*** Opening of Dataset ***
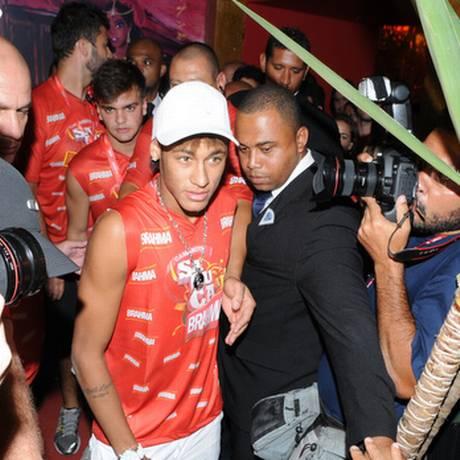 O atacante santista Neymar foi alvo preferencial dos fotógrafos no segundo dia de desfiles na Sapucaí Foto: Divulgação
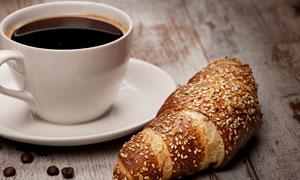 咖啡与撒了芝麻的牛角面包高清图片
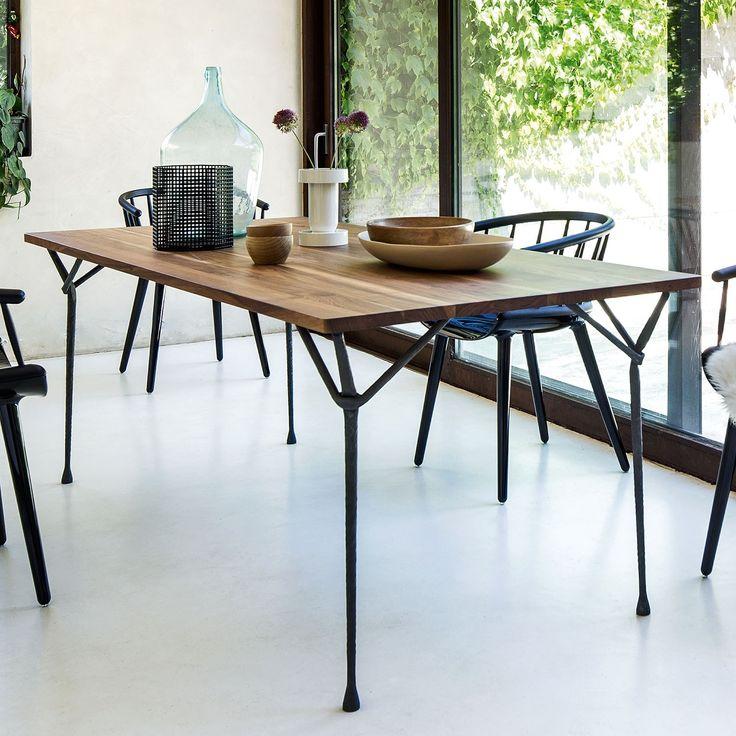 Tavolo in ferro battuto moderno Officina di Magis dal design particolare industriale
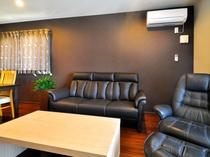 【フロント側2F・リビング】大人数で座れるゆったりとしたソファ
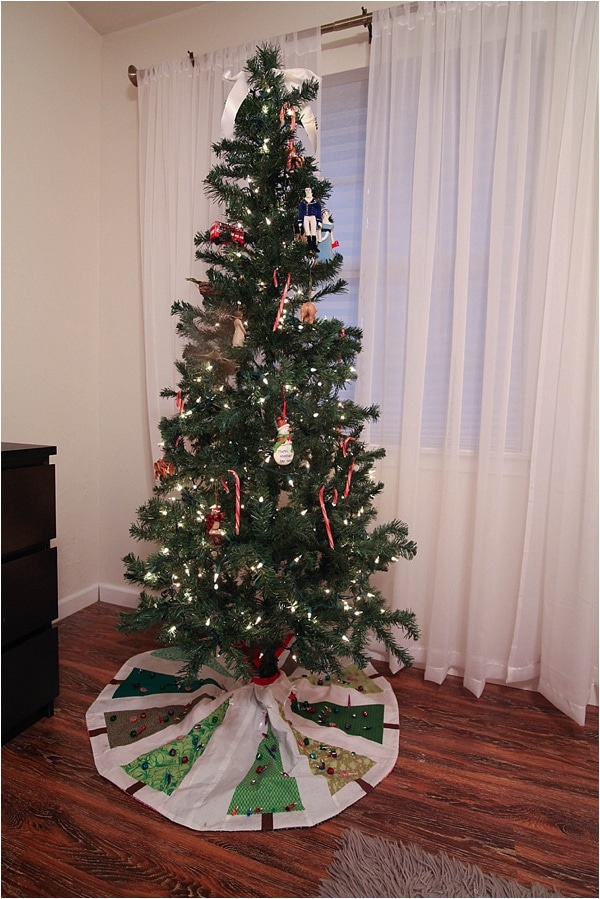 Christmas decorating ideas and home tour from www.runtoradiance.com_0047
*** Close of Dataset ***
### Work item
Every line from the one containing "咖啡与撒了芝麻的牛角面包高清图片" through the last line of the records is to be reproduced exactly, with pictures left out and nothing else given.

### Exercise answer
 咖啡与撒了芝麻的牛角面包高清图片
 Tavolo in ferro battuto moderno Officina di Magis dal design particolare industriale
 【フロント側2F・リビング】大人数で座れるゆったりとしたソファ
 Christmas decorating ideas and home tour from www.runtoradiance.com_0047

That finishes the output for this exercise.